U.S. Army soldiers watch garbage burn in a burn-pit at Forward Operating Base Azzizulah in Maiwand District, Kandahar Province, in February 2013.

The TEAM Act would make it easier for toxic-exposed veterans to enroll in the VA health care system and file for VA benefits. It would also improve training for VA staff in how to identify and treat toxic exposure and, perhaps most importantly, require further research into toxic exposure to ensure that science keeps pace with the needs of toxic-exposed servicemembers and veterans. The TEAM Act would do right by these men and women today and tomorrow by delivering the services they need now and ensuring that future decisions regarding their care and benefits are made by scientists, not politicians.  

Policymakers from both sides of the aisle and the Administration must get together to find a bipartisan, fiscally-responsible, and scientifically-sound solution.

Many aspects of the TEAM Act are included in the toxic exposure omnibus bills advanced by the Senate Committee on Veterans’ Affairs in May and, along a party-line vote, by the House Committee on Veterans’ Affairs in June. But it’s now Veterans Day and we are no closer to delivering the support that toxic-exposed veterans need than we were when Jim testified before Memorial Day. That is a shame on the Democrat-controlled Congress and the Biden Administration, who are apparently more focused on their trillion-dollar spending sprees than on caring for the men and women who safeguarded our democracy in the first place.  

Enacting meaningful legislation for toxic-exposed veterans will be costly and complicated. Preliminary estimates from VA indicate that it could cost several hundred billion dollars to extend health care and compensation benefits to toxic-exposed veterans. Those costs could be driven even higher if Congressional Democrats succeed in staying well ahead of science by establishing a laundry list of diagnoses that would be eligible for automatic compensation, absent any evidence to attempt to tie them to toxic exposure.
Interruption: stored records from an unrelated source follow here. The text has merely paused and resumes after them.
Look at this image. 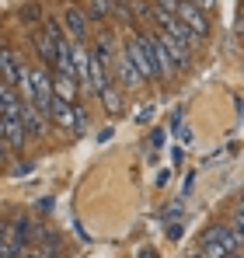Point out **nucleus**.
Returning a JSON list of instances; mask_svg holds the SVG:
<instances>
[{
	"instance_id": "nucleus-1",
	"label": "nucleus",
	"mask_w": 244,
	"mask_h": 258,
	"mask_svg": "<svg viewBox=\"0 0 244 258\" xmlns=\"http://www.w3.org/2000/svg\"><path fill=\"white\" fill-rule=\"evenodd\" d=\"M21 98L25 101H35L42 112L49 115L52 101H56V87H52V74L45 67H28L25 74V84H21Z\"/></svg>"
},
{
	"instance_id": "nucleus-2",
	"label": "nucleus",
	"mask_w": 244,
	"mask_h": 258,
	"mask_svg": "<svg viewBox=\"0 0 244 258\" xmlns=\"http://www.w3.org/2000/svg\"><path fill=\"white\" fill-rule=\"evenodd\" d=\"M122 52L133 59V67L143 74V81H161L157 74V59H154V45H150V35L147 32H129V39L122 45Z\"/></svg>"
},
{
	"instance_id": "nucleus-3",
	"label": "nucleus",
	"mask_w": 244,
	"mask_h": 258,
	"mask_svg": "<svg viewBox=\"0 0 244 258\" xmlns=\"http://www.w3.org/2000/svg\"><path fill=\"white\" fill-rule=\"evenodd\" d=\"M174 14H178V21H181L192 35H199V39H209V35H213V21H209V14H206L203 7H196V4H189V0H178Z\"/></svg>"
},
{
	"instance_id": "nucleus-4",
	"label": "nucleus",
	"mask_w": 244,
	"mask_h": 258,
	"mask_svg": "<svg viewBox=\"0 0 244 258\" xmlns=\"http://www.w3.org/2000/svg\"><path fill=\"white\" fill-rule=\"evenodd\" d=\"M25 74H28V63L14 52V49H0V84L7 87H18L21 91V84H25Z\"/></svg>"
},
{
	"instance_id": "nucleus-5",
	"label": "nucleus",
	"mask_w": 244,
	"mask_h": 258,
	"mask_svg": "<svg viewBox=\"0 0 244 258\" xmlns=\"http://www.w3.org/2000/svg\"><path fill=\"white\" fill-rule=\"evenodd\" d=\"M87 25H91V18H87V11H84L81 4H67V11H63V28H67L70 42H87Z\"/></svg>"
},
{
	"instance_id": "nucleus-6",
	"label": "nucleus",
	"mask_w": 244,
	"mask_h": 258,
	"mask_svg": "<svg viewBox=\"0 0 244 258\" xmlns=\"http://www.w3.org/2000/svg\"><path fill=\"white\" fill-rule=\"evenodd\" d=\"M21 122H25V129H28V136H32V140H42V136L49 133V126H52V122H49V115L42 112L35 101H25V108H21Z\"/></svg>"
},
{
	"instance_id": "nucleus-7",
	"label": "nucleus",
	"mask_w": 244,
	"mask_h": 258,
	"mask_svg": "<svg viewBox=\"0 0 244 258\" xmlns=\"http://www.w3.org/2000/svg\"><path fill=\"white\" fill-rule=\"evenodd\" d=\"M150 35V45H154V59H157V74H161V81H167V77H174L178 70H174V63H171V49H167V42H164L161 32H147Z\"/></svg>"
},
{
	"instance_id": "nucleus-8",
	"label": "nucleus",
	"mask_w": 244,
	"mask_h": 258,
	"mask_svg": "<svg viewBox=\"0 0 244 258\" xmlns=\"http://www.w3.org/2000/svg\"><path fill=\"white\" fill-rule=\"evenodd\" d=\"M77 112H81V105H70V101L56 98V101H52V108H49V122L74 133V126H77Z\"/></svg>"
},
{
	"instance_id": "nucleus-9",
	"label": "nucleus",
	"mask_w": 244,
	"mask_h": 258,
	"mask_svg": "<svg viewBox=\"0 0 244 258\" xmlns=\"http://www.w3.org/2000/svg\"><path fill=\"white\" fill-rule=\"evenodd\" d=\"M115 74H119V84L126 87V91H136V87L147 84V81H143V74L133 67V59H129L126 52H119V56H115Z\"/></svg>"
},
{
	"instance_id": "nucleus-10",
	"label": "nucleus",
	"mask_w": 244,
	"mask_h": 258,
	"mask_svg": "<svg viewBox=\"0 0 244 258\" xmlns=\"http://www.w3.org/2000/svg\"><path fill=\"white\" fill-rule=\"evenodd\" d=\"M35 227H32V220L28 216H18L14 223H11V248H14V255L21 258L28 251V234H32Z\"/></svg>"
},
{
	"instance_id": "nucleus-11",
	"label": "nucleus",
	"mask_w": 244,
	"mask_h": 258,
	"mask_svg": "<svg viewBox=\"0 0 244 258\" xmlns=\"http://www.w3.org/2000/svg\"><path fill=\"white\" fill-rule=\"evenodd\" d=\"M203 241H216V244H223L227 251H241V248H244V244H241V237H237V230H234V227H209Z\"/></svg>"
},
{
	"instance_id": "nucleus-12",
	"label": "nucleus",
	"mask_w": 244,
	"mask_h": 258,
	"mask_svg": "<svg viewBox=\"0 0 244 258\" xmlns=\"http://www.w3.org/2000/svg\"><path fill=\"white\" fill-rule=\"evenodd\" d=\"M32 42H35V49H39L42 63L56 70V39H52L45 28H39V32H32Z\"/></svg>"
},
{
	"instance_id": "nucleus-13",
	"label": "nucleus",
	"mask_w": 244,
	"mask_h": 258,
	"mask_svg": "<svg viewBox=\"0 0 244 258\" xmlns=\"http://www.w3.org/2000/svg\"><path fill=\"white\" fill-rule=\"evenodd\" d=\"M52 87H56V98H63V101H70V105H77V94H81L77 77H70V74H52Z\"/></svg>"
},
{
	"instance_id": "nucleus-14",
	"label": "nucleus",
	"mask_w": 244,
	"mask_h": 258,
	"mask_svg": "<svg viewBox=\"0 0 244 258\" xmlns=\"http://www.w3.org/2000/svg\"><path fill=\"white\" fill-rule=\"evenodd\" d=\"M7 122V143H11V150H25V143H28V129L21 119H4Z\"/></svg>"
},
{
	"instance_id": "nucleus-15",
	"label": "nucleus",
	"mask_w": 244,
	"mask_h": 258,
	"mask_svg": "<svg viewBox=\"0 0 244 258\" xmlns=\"http://www.w3.org/2000/svg\"><path fill=\"white\" fill-rule=\"evenodd\" d=\"M84 11H87V18H91V21H98V25H101V21H108V18H115V4H112V0H87V7H84Z\"/></svg>"
},
{
	"instance_id": "nucleus-16",
	"label": "nucleus",
	"mask_w": 244,
	"mask_h": 258,
	"mask_svg": "<svg viewBox=\"0 0 244 258\" xmlns=\"http://www.w3.org/2000/svg\"><path fill=\"white\" fill-rule=\"evenodd\" d=\"M101 105H105L108 115H119V112H122V94H119V84H115V81L101 91Z\"/></svg>"
},
{
	"instance_id": "nucleus-17",
	"label": "nucleus",
	"mask_w": 244,
	"mask_h": 258,
	"mask_svg": "<svg viewBox=\"0 0 244 258\" xmlns=\"http://www.w3.org/2000/svg\"><path fill=\"white\" fill-rule=\"evenodd\" d=\"M18 18H21L25 25H35V21H42V7H39V4H28V7L18 11Z\"/></svg>"
},
{
	"instance_id": "nucleus-18",
	"label": "nucleus",
	"mask_w": 244,
	"mask_h": 258,
	"mask_svg": "<svg viewBox=\"0 0 244 258\" xmlns=\"http://www.w3.org/2000/svg\"><path fill=\"white\" fill-rule=\"evenodd\" d=\"M0 258H18L11 248V227H0Z\"/></svg>"
},
{
	"instance_id": "nucleus-19",
	"label": "nucleus",
	"mask_w": 244,
	"mask_h": 258,
	"mask_svg": "<svg viewBox=\"0 0 244 258\" xmlns=\"http://www.w3.org/2000/svg\"><path fill=\"white\" fill-rule=\"evenodd\" d=\"M84 133H87V112H77V126H74V136H84Z\"/></svg>"
},
{
	"instance_id": "nucleus-20",
	"label": "nucleus",
	"mask_w": 244,
	"mask_h": 258,
	"mask_svg": "<svg viewBox=\"0 0 244 258\" xmlns=\"http://www.w3.org/2000/svg\"><path fill=\"white\" fill-rule=\"evenodd\" d=\"M7 154H11V143L7 136H0V164H7Z\"/></svg>"
},
{
	"instance_id": "nucleus-21",
	"label": "nucleus",
	"mask_w": 244,
	"mask_h": 258,
	"mask_svg": "<svg viewBox=\"0 0 244 258\" xmlns=\"http://www.w3.org/2000/svg\"><path fill=\"white\" fill-rule=\"evenodd\" d=\"M154 7H164V11H174L178 7V0H150Z\"/></svg>"
},
{
	"instance_id": "nucleus-22",
	"label": "nucleus",
	"mask_w": 244,
	"mask_h": 258,
	"mask_svg": "<svg viewBox=\"0 0 244 258\" xmlns=\"http://www.w3.org/2000/svg\"><path fill=\"white\" fill-rule=\"evenodd\" d=\"M189 4H196V7H203L206 14H209V11H213V7H216V0H189Z\"/></svg>"
},
{
	"instance_id": "nucleus-23",
	"label": "nucleus",
	"mask_w": 244,
	"mask_h": 258,
	"mask_svg": "<svg viewBox=\"0 0 244 258\" xmlns=\"http://www.w3.org/2000/svg\"><path fill=\"white\" fill-rule=\"evenodd\" d=\"M164 143V129H154V133H150V147H161Z\"/></svg>"
},
{
	"instance_id": "nucleus-24",
	"label": "nucleus",
	"mask_w": 244,
	"mask_h": 258,
	"mask_svg": "<svg viewBox=\"0 0 244 258\" xmlns=\"http://www.w3.org/2000/svg\"><path fill=\"white\" fill-rule=\"evenodd\" d=\"M28 171H32V164H18V168H14V178H25Z\"/></svg>"
},
{
	"instance_id": "nucleus-25",
	"label": "nucleus",
	"mask_w": 244,
	"mask_h": 258,
	"mask_svg": "<svg viewBox=\"0 0 244 258\" xmlns=\"http://www.w3.org/2000/svg\"><path fill=\"white\" fill-rule=\"evenodd\" d=\"M112 4H115V11H126L129 7V0H112Z\"/></svg>"
},
{
	"instance_id": "nucleus-26",
	"label": "nucleus",
	"mask_w": 244,
	"mask_h": 258,
	"mask_svg": "<svg viewBox=\"0 0 244 258\" xmlns=\"http://www.w3.org/2000/svg\"><path fill=\"white\" fill-rule=\"evenodd\" d=\"M21 258H45V255H42V251H25Z\"/></svg>"
},
{
	"instance_id": "nucleus-27",
	"label": "nucleus",
	"mask_w": 244,
	"mask_h": 258,
	"mask_svg": "<svg viewBox=\"0 0 244 258\" xmlns=\"http://www.w3.org/2000/svg\"><path fill=\"white\" fill-rule=\"evenodd\" d=\"M0 136H7V122H4V115H0Z\"/></svg>"
},
{
	"instance_id": "nucleus-28",
	"label": "nucleus",
	"mask_w": 244,
	"mask_h": 258,
	"mask_svg": "<svg viewBox=\"0 0 244 258\" xmlns=\"http://www.w3.org/2000/svg\"><path fill=\"white\" fill-rule=\"evenodd\" d=\"M241 11H244V0H241Z\"/></svg>"
}]
</instances>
That’s why policymakers from both sides of the aisle and the Administration must get together to find a bipartisan, fiscally-responsible, and scientifically-sound solution that can be paid for and that can pass the House and the Senate and be signed into law. I have been calling on my Democratic colleagues to do that for months. The time for action is now, in honor of toxic-exposed veterans like Jim, like Lauren, and the thousands more that are leaving us far too soon every day.

Mike Bost represents the 12th district of Illinois in the U.S. House of Representatives where he serves as the Ranking Member on the Committee on Veterans’ Affairs. Congressman Bost served in the U.S. Marine Corps from 1979 to 1982 where he was trained as an electronic specialist and radar repairman.